Reacting to last week's eurofudge which saw twelve European Union member states agreeing to go ahead with comprehensive information exchange on bank accounts and other savings instruments held by each other's citizens, prominent US free-market organisations criticised the deal, and in particular queried Brussels' assertion that the US had already implemented 'equivalent measures' - one of the preconditions for a deal set under the Savings Tax Directive at the Feira summit which established the terms of the deal two years ago.

Andrew F. Quinlan, President of the Center for Freedom and Prosperity, announced, “The bureaucrats in Brussels have substantially scaled back their proposal, but the new Savings Tax Directive is still bad tax policy. The proposal is an unworkable house of cards, and the Center for Freedom and Prosperity will work with the Coalition for Tax Competition to derail this misguided tax harmonization scheme.”

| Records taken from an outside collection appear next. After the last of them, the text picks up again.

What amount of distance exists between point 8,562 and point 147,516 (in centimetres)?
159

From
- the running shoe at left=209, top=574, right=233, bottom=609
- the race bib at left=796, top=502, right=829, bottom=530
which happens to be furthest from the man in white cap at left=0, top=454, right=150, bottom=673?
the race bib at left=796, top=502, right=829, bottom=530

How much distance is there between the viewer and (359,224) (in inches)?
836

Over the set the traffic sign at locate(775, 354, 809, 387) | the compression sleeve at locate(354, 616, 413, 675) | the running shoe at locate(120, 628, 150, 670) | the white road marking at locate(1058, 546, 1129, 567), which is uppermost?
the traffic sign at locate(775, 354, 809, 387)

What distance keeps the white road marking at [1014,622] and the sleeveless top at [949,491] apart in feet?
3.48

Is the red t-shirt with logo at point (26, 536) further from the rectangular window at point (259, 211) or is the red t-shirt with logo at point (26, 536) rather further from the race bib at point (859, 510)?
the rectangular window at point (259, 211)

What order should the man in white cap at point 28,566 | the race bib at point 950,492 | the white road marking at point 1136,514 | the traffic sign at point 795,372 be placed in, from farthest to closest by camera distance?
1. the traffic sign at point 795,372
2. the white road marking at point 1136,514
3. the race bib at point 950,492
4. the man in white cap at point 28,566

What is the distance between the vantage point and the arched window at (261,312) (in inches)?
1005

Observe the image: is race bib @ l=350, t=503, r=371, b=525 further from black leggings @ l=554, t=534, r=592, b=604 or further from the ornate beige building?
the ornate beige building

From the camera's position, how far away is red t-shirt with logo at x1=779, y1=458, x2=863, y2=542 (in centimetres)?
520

The European Union originally wanted all 15 of its member nations, as well as six non-EU nations including Switzerland and the United States, to collect private financial data about nonresident investors and automatically share that information with the tax authorities of other nations. The new proposal, by contrast, gives three of the 15 EU member states permission to impose a withholding tax on nonresident savings, in recognition of the fact that their competitor, Switzerland and other nations will refuse to go along with information-sharing.

Daniel Mitchell of the Heritage Foundation denounced the new EU proposal, stating, “We are pleased with the defeat of the original EU scheme, but the new proposal is based on the same flawed principles of taxing economic activity in other nations and double-taxing income that is saved and invested. All low-tax, capital-inflow jurisdictions should reject this attack against economic liberalization and tax reform.”

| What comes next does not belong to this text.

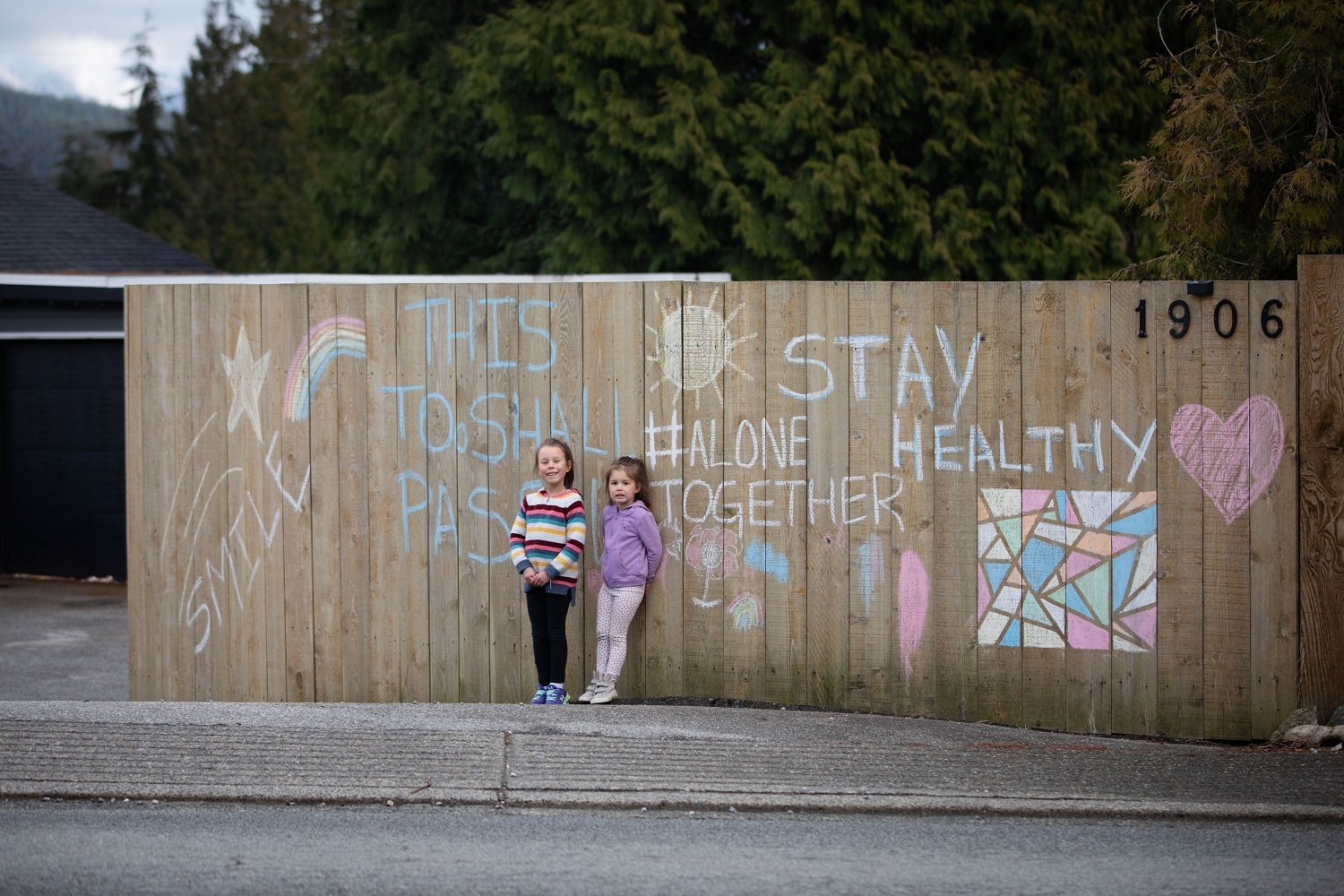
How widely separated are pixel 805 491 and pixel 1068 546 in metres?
1.28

Veronique de Rugy of the Cato Institute condemned the new Directive, but also found reason to celebrate, explaining that, “The EU’s new scheme clearly fails to satisfy the ‘level-playing-field’ clauses in the commitment letters sent to the OECD. This means that low-tax jurisdictions around the world can reclaim their fiscal sovereignty and tell the tax-free bureaucrats in Paris to go jump in a lake.”

Many free-market leaders were surprised by the EU’s wilful misrepresentation of the US position. According to Grover Norquist of Americans for Tax Reform, “The EU admitted last month that US information-sharing policies are not compatible with the Savings Tax Directive. And since America does not impose a withholding tax on most forms of nonresident savings and certainly doesn’t share any revenue with other nations, it also is clear that US policy is incompatible with the revised Directive. So why are the bureaucrats in Brussels misrepresenting the US position? Do they really think people in Switzerland, Luxembourg, and other nations are too stupid to understand that the Directive is going to drive capital to non-participating jurisdictions like America, Panama, and Hong Kong?”